Estes casos devem ser acompanhados sobretudo através dos cuidados de saúde primários, sendo aconselhado um seguimento regular destes doentes para se fazer um acompanhamento da patologia. Diana Seixas alerta para a necessidade de médicos e doentes não desvalorizarem a situação, pedindo que se “validem” todas as queixas, mesmo que, por muitas vezes, elas não sejam identificáveis.

“Às vezes há alguma dificuldade porque, enquanto médicos, estamos habituados a ver a doença e é difícil observar para lá do que é visível”, refere, pedindo uma avaliação cuidadosa com um caráter direcionado para a reabilitação. Sobre essa recuperação, a clínica diz que deve ser feita em várias dimensões, por forma a permitir a recuperação orgânica mas também promover a reabilitação física e psicológica.

Apesar dos muitos estudos, há ainda várias perguntas que ficam sem resposta: quanto tempo pode durar a long covid e qual o melhor tratamento? Nestes dois pontos, Diana Seixas indica que os dados mais recentes apontam que um terço das pessoas melhora a longo prazo, sendo que os sintomas se mantêm noutro terço, havendo até um agravamento dos sintomas no outro terço.
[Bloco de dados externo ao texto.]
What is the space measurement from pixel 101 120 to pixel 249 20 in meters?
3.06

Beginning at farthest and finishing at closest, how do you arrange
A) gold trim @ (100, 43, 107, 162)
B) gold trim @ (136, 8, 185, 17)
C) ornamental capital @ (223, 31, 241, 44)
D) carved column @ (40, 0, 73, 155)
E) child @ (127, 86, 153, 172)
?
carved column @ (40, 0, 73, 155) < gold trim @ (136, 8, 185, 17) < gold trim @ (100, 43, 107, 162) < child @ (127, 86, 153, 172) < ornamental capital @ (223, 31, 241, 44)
Ainda assim, e segundo a médica, apenas 1% das pessoas com long covid devem manifestar sequelas permanentes. Sobre a forma de fugir ao problema, diz Diana Seixas que, pelo menos para já, há uma forma melhor que todas: evitar a infeção.

E, como lembra a médica, uma das melhores formas para se evitar a infeção passa pela vacinação, algo que também tem sido verificado em estudos - que estabelecem uma relação clara: as pessoas vacinadas têm menos probabilidade de virem a desenvolver long covid.

Um problema que não é novo

A apresentação de sequelas duradouras na sequência de uma infeção respiratória não é uma novidade. O mesmo foi verificado em relação ao SARS e à MERS, com doentes a apresentarem disfunção respiratória, capacidade física reduzida, problemas psicológicos e redução da qualidade de vida.

Também na gripe se identificam, por vezes, situações semelhantes.